Set of tasks:
A) From the excerpt on the two Doctor Who audios, copy the passage starting at "Breaking Bubbles and" and ending at "at its heart.".
B) Answer these questions using the excerpt on the two Doctor Who audios:
(i) Psychodrome was released as part of which box set?
(ii) Which story follows Castrovalva?
(iii) For Revenge of the Swarm, admiration for which story was put in?

Excerpt to read:
──────────

Breaking Bubbles and Other Stories can be ordered
here.
I had two
Doctor Who audios
out in August. The first was released as part of
The Fifth Doctor Box Set and was called
Psychodrome. I blogged about it before
here. If you’ve heard it,
you’ll know that it has quite a high-concept science fiction idea at its heart.
I wanted to write a Big Dumb Object-type story like
Rendezvous with Rama and had been reading about Dyson
spheres, structures of such vast power they can summon up any object on demand. As
I said in my earlier blog, it was a tribute to the sci-fi-stylings of
Christopher H Bidmead so would have to be Proper Science Fiction. But I expect
he’d hate it!
The two other inspirations for the story were, firstly, my
fan boy frustration with Castrovalva.
Now Castrovalva is a poetic, strange,
and wonderfully imaginative story but it is also (like all Doctor Who of its era) emotionally constipated. This is a story
where Nyssa and Tegan have barely met, they’ve both recently suffered huge,
traumatic emotional losses, but where instead of discussing any of that, they
talk about recursion! Adric is barely
in the story, so we never get to explore how he feels about being faced with a
new Doctor. The next story, Four
to Doomsday, has the Doctor and his companions acting like old friends, so
there seems to be a character beat missing. Or at least a gap where a story
could be told, where the Doctor and his companions get to know each other and
take stock.
And secondly, a few years ago there was a music fad where
tracks would be ‘mashed up’,
the vocal line of one song to the chords of another, that sort of thing. I’m not claiming to be with-it, this was several years ago. But
I noticed that a lot of the stories during the beginning of Adric’s run as a
companion, from
Full Circle to
Castrovalva, shared a lot of common
themes and elements, such as crashed spaceships that must never take off, or
medieval societies that were once highly advanced but have now fallen into
a state of decay. And bad guys with beards. So I thought about telling a story
that would be a ‘mash-up’ of all those adventures; not using anything specific, keeping
it vague, but that was one of my other starting points. One day if I get really
bored I may explain the rationale behind the various character names.
The Fifth Doctor Box Set can be ordered
here.
Also out in August was Revenge
of the Swarm. Now, maybe as a reaction against Psychodrome, which I’d written a month or so earlier, with this
story I wanted to have fun with a capital F. I’m a strong believer that what
you put into a story is what other people get out, and so I put in sheer
delight and laughter and, above all, my admiration for the story The Invisible Enemy. I wanted to write a
story in that world, in the Bob Baker and Dave Martin style (where science
fiction is wild fantasy with technological trappings). I wanted to juxtapose
different eras, mix up the 70s, the 80s, the 90s and the present, in a fun way.
And also, because I felt that endings were my weak spot when it came to
stories, to plot it all out in detail and deliver an exciting, tightly-plotted
ending. And, because the last few ‘Hex’ stories had been very angsty, and his
final story would be very angsty, to do something light and ‘sci-fi’ by way of
contrast. That’s what I was aiming for.

──────────

Quantitative chart-reasoning data:
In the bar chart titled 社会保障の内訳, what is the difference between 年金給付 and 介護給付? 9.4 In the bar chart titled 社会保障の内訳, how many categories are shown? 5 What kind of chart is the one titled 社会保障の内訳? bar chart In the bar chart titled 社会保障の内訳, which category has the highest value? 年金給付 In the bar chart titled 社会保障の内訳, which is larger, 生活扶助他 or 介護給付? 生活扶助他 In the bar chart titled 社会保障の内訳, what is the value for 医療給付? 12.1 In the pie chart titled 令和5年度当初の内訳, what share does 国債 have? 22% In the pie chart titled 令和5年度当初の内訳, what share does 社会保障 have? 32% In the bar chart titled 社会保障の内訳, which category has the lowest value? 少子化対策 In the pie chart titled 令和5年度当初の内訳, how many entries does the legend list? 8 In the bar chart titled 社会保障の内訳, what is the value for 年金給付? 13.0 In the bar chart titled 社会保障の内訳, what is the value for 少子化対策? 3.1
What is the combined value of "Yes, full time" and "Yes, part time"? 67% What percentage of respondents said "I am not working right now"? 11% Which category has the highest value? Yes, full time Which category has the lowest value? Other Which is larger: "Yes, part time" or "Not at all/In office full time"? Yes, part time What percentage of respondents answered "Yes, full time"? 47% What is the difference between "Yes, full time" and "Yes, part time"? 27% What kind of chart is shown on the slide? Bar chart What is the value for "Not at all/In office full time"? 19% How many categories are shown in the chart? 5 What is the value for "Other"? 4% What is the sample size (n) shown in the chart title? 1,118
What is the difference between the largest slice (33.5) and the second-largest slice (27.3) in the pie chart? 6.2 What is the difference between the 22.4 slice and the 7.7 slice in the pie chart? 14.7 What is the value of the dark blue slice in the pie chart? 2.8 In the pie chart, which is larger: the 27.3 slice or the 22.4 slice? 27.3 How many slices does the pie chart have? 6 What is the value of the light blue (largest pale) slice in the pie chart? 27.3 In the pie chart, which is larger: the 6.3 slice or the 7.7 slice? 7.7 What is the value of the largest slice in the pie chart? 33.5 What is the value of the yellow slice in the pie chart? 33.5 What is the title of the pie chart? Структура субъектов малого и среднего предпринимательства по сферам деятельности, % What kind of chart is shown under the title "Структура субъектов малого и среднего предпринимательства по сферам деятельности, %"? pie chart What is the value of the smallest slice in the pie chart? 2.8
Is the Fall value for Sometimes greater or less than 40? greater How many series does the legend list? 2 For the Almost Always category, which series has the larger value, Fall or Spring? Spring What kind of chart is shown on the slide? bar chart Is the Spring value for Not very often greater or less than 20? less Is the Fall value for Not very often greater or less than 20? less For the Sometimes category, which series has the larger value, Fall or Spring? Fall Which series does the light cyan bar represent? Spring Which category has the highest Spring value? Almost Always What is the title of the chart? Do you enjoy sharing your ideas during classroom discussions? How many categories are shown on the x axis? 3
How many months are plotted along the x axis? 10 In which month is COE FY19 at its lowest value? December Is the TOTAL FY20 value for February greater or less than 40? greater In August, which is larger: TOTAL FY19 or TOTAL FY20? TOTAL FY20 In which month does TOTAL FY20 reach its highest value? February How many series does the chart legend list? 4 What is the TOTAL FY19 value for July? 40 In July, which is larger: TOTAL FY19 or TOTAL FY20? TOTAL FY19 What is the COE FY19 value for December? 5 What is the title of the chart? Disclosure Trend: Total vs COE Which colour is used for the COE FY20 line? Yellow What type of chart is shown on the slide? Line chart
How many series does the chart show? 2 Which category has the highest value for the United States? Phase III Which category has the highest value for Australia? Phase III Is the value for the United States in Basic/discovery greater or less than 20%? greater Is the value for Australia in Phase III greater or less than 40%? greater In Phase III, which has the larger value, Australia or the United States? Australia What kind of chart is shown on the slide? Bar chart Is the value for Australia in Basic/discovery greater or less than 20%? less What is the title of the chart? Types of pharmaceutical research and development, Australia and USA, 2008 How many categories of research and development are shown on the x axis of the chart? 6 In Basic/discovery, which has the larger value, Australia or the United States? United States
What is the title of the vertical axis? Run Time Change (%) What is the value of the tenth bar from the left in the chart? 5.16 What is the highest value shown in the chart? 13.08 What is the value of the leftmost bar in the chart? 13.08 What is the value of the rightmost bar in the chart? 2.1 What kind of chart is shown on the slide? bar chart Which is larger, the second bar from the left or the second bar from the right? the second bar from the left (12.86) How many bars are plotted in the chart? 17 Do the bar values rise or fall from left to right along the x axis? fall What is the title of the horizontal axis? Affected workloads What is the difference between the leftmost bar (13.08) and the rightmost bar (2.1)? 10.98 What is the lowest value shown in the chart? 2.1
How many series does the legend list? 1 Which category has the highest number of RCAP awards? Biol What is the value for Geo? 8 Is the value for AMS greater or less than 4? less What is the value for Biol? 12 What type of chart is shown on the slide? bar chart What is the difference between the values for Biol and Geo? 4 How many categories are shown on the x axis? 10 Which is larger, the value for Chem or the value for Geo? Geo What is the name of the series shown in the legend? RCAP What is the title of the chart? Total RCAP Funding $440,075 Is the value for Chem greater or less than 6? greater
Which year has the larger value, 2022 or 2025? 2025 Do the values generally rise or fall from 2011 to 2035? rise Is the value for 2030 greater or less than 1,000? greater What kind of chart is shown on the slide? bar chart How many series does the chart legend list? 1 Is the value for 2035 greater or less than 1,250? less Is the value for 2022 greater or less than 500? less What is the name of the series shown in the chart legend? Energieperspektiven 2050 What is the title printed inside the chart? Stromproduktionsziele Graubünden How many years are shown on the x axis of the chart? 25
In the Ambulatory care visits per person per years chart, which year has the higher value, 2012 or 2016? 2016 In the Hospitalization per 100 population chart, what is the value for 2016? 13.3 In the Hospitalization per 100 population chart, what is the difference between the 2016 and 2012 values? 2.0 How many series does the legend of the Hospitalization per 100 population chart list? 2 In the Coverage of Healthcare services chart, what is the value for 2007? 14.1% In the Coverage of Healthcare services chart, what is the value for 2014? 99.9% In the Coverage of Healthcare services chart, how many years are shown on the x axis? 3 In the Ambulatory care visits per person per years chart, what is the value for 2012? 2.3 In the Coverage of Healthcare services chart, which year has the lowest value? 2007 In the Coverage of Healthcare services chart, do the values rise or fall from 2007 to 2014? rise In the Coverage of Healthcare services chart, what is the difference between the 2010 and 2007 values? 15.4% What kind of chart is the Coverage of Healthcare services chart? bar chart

──────────

Per-task answers:
A)
Breaking Bubbles and Other Stories can be ordered
here.
I had two
Doctor Who audios
out in August. The first was released as part of
The Fifth Doctor Box Set and was called
Psychodrome. I blogged about it before
here. If you’ve heard it,
you’ll know that it has quite a high-concept science fiction idea at its heart.

B)
(i) The Fifth Doctor Box Set
(ii) Four to Doomsday
(iii) The Invisible Enemy